Thursday, April 12, 2018

Why Are We Still Testing

It's the season of testing again, a season that has no come so many times that lots of folks don't even question it any more? But it's a question that needs to be asked about the Big Standardized Test-- why, exactly, are we still doing this? We've had a variety of answers over the years-- let's see how they hold up.

The Bathroom Scales

Take the test! It's just like weighing yourself on the bathroom scales! Early on many reformsters suggested that weighing the pig would make it gain weight, but that's stupid. So we weigh the school-- then what? That "then what" is a huge part of the problem, but the other part of the problem is trying to use the read-out on the bathroom scales to determine how tall, how healthy, and how well-adjusted the weigh-ee is. This was always a really dumb analogy.

Compare and Contrast

The BS Tests would let us compare a rural school in Idaho with an urban school in Michigan. It would let us compare every third grader to every other third grader. This is no longer possible-- different states have different sets of standards, and there are a wide variety of BS Tests being given, so we're back to comparing apples to watermelons.

Evaluating Educators
By soaking BS Test results in magical VAM sauce, we were supposed to get data that would let us tell the difference between good teachers and bad teachers. To begin with, that assumes that your definition of "good teacher" is "one who gts students to score well on a single math and reading test," which is not very helpful in sorting out, say, science or music teachers. And that's before we get to the insanity of using BS Test scores to "evaluate" teachers who have never even met the students whose scores are being used. Plus, VAM has problems. So many problems that there's a long list of folks who don't think it should be used for this purpose.

Informing Staffing Decisions

It was a fond dream that test-based evaluation would lead to evaluation based hiring, firing and compensation policies. This balloon never lifted off the ground, perhaps because the teacher pipeline has dried up so badly that schools are in no hurry to inflict a staffing shortage on themselves, and because some states are already paying teachers so little that they don't need a ginned-up excuse to pay teachers even less. Also, as noted, test-based evaluation of teachers doesn't work. If you're a principal, who are you going to believe-- test data, or your own eyes, ears, and brain?

* **Records shown**
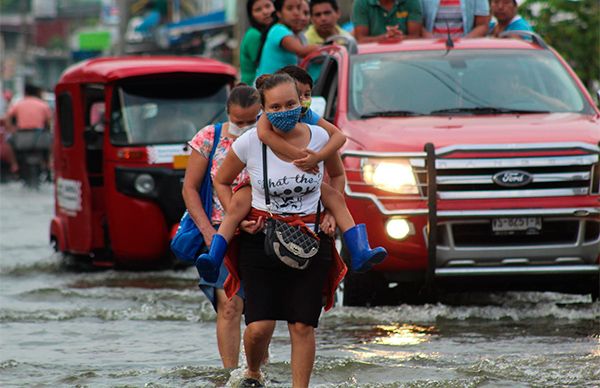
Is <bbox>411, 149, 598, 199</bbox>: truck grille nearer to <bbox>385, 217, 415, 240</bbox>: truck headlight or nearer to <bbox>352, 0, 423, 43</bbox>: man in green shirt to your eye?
<bbox>385, 217, 415, 240</bbox>: truck headlight

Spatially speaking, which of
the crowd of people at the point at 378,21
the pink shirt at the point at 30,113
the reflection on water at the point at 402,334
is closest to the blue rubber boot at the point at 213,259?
the reflection on water at the point at 402,334

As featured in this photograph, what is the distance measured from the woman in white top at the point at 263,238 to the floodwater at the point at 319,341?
77cm

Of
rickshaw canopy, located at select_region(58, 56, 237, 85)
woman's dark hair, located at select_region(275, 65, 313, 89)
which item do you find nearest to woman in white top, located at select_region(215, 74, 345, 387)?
woman's dark hair, located at select_region(275, 65, 313, 89)

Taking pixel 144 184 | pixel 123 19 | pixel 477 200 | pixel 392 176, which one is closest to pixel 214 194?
pixel 392 176

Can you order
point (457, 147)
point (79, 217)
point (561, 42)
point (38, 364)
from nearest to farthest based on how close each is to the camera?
point (38, 364) < point (457, 147) < point (79, 217) < point (561, 42)

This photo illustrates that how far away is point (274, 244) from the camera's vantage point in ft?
23.2

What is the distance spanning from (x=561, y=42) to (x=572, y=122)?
32.0 feet

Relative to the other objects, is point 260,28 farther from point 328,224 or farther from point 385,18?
point 328,224

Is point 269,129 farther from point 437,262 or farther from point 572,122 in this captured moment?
point 572,122

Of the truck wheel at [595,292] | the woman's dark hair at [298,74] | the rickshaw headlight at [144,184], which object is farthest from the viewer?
the rickshaw headlight at [144,184]

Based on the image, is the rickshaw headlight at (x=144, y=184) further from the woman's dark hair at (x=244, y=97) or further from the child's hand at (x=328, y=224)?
the child's hand at (x=328, y=224)

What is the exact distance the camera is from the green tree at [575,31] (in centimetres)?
2014

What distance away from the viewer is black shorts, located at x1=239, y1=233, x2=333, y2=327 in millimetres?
7168

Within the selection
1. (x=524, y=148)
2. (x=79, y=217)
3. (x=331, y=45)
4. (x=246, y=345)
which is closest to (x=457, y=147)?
(x=524, y=148)
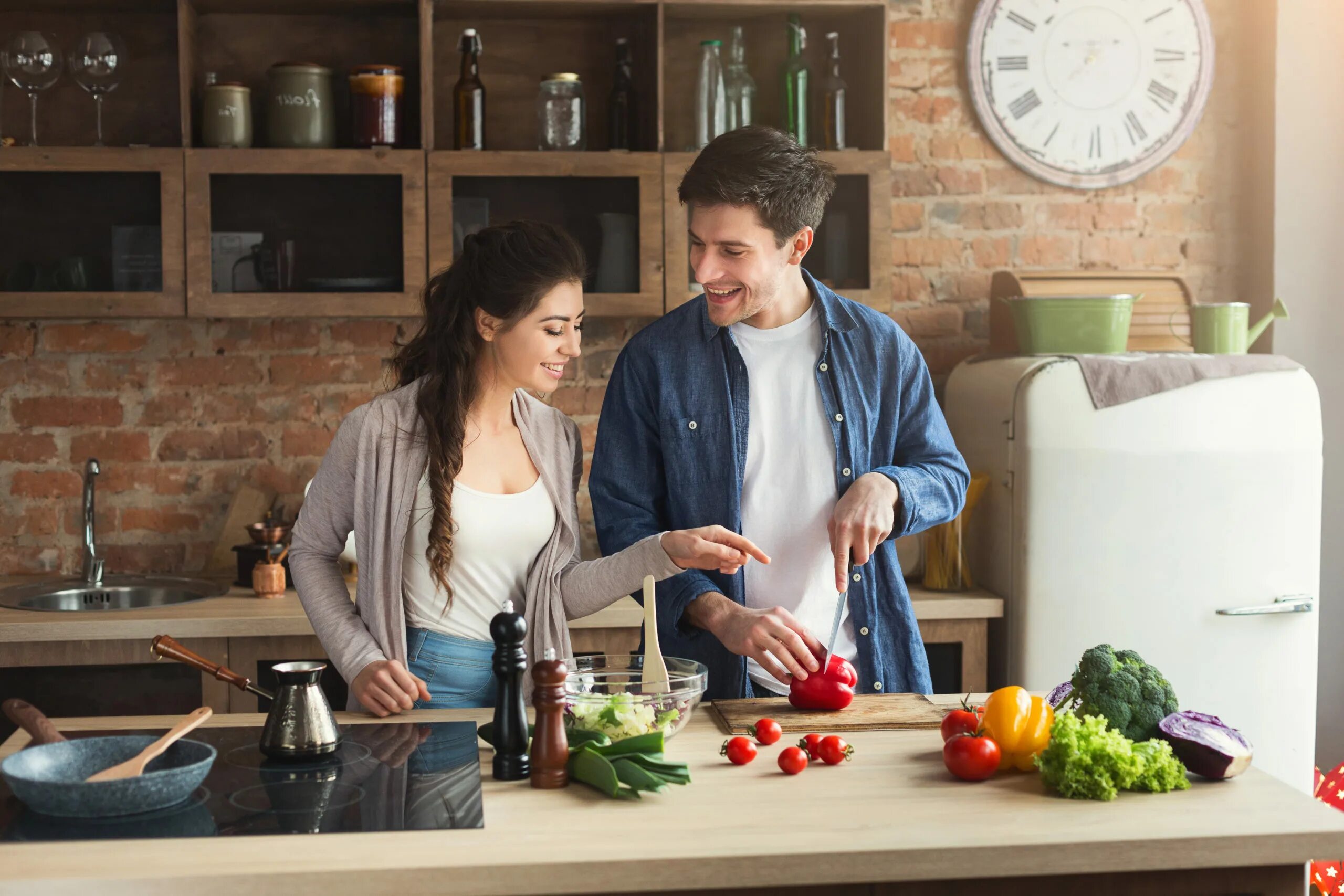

* **Objectives**
**a.** Answer each of these about the post on standardized testing:
(i) Which two schools were the tests supposed to let us compare?
(ii) In what were test results to be soaked so that they would tell good teachers from bad?
(iii) What three things does a principal weigh against test data in the final section?
**b.** Copy out the part of the post on standardized testing that begins at the words "It was a fond" and stops after "ears, and brain?".
The lines have no part in this.

* **Answers below**
**a.**
(i) A rural school in Idaho and an urban school in Michigan.
(ii) Magical VAM sauce.
(iii) Their own eyes, ears, and brain.

**b.**
It was a fond dream that test-based evaluation would lead to evaluation based hiring, firing and compensation policies. This balloon never lifted off the ground, perhaps because the teacher pipeline has dried up so badly that schools are in no hurry to inflict a staffing shortage on themselves, and because some states are already paying teachers so little that they don't need a ginned-up excuse to pay teachers even less. Also, as noted, test-based evaluation of teachers doesn't work. If you're a principal, who are you going to believe-- test data, or your own eyes, ears, and brain?